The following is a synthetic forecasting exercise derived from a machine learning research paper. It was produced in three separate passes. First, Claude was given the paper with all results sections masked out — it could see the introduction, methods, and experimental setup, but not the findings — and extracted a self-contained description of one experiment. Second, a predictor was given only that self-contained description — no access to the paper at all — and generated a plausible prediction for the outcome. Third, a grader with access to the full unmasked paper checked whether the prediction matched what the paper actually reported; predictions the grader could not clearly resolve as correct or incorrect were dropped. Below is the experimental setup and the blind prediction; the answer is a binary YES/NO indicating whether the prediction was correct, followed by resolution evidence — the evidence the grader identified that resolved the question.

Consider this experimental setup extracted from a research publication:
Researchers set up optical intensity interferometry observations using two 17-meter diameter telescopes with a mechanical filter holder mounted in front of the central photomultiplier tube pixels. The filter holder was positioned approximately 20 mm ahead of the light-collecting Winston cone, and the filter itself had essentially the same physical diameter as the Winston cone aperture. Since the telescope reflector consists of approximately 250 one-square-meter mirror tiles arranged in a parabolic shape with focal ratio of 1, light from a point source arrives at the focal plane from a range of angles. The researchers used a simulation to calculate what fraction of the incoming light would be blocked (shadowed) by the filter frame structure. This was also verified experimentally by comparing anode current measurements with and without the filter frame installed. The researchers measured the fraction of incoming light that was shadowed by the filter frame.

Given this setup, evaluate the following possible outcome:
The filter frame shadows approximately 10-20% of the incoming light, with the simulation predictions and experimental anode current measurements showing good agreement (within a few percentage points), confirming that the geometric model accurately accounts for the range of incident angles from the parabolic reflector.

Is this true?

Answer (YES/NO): YES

● Work request
Retype the data exactly as it reads.

● Written solution
The following is a synthetic forecasting exercise derived from a machine learning research paper. It was produced in three separate passes. First, Claude was given the paper with all results sections masked out — it could see the introduction, methods, and experimental setup, but not the findings — and extracted a self-contained description of one experiment. Second, a predictor was given only that self-contained description — no access to the paper at all — and generated a plausible prediction for the outcome. Third, a grader with access to the full unmasked paper checked whether the prediction matched what the paper actually reported; predictions the grader could not clearly resolve as correct or incorrect were dropped. Below is the experimental setup and the blind prediction; the answer is a binary YES/NO indicating whether the prediction was correct, followed by resolution evidence — the evidence the grader identified that resolved the question.

Consider this experimental setup extracted from a research publication:
Researchers set up optical intensity interferometry observations using two 17-meter diameter telescopes with a mechanical filter holder mounted in front of the central photomultiplier tube pixels. The filter holder was positioned approximately 20 mm ahead of the light-collecting Winston cone, and the filter itself had essentially the same physical diameter as the Winston cone aperture. Since the telescope reflector consists of approximately 250 one-square-meter mirror tiles arranged in a parabolic shape with focal ratio of 1, light from a point source arrives at the focal plane from a range of angles. The researchers used a simulation to calculate what fraction of the incoming light would be blocked (shadowed) by the filter frame structure. This was also verified experimentally by comparing anode current measurements with and without the filter frame installed. The researchers measured the fraction of incoming light that was shadowed by the filter frame.

Given this setup, evaluate the following possible outcome:
The filter frame shadows approximately 10-20% of the incoming light, with the simulation predictions and experimental anode current measurements showing good agreement (within a few percentage points), confirming that the geometric model accurately accounts for the range of incident angles from the parabolic reflector.

Is this true?

Answer (YES/NO): YES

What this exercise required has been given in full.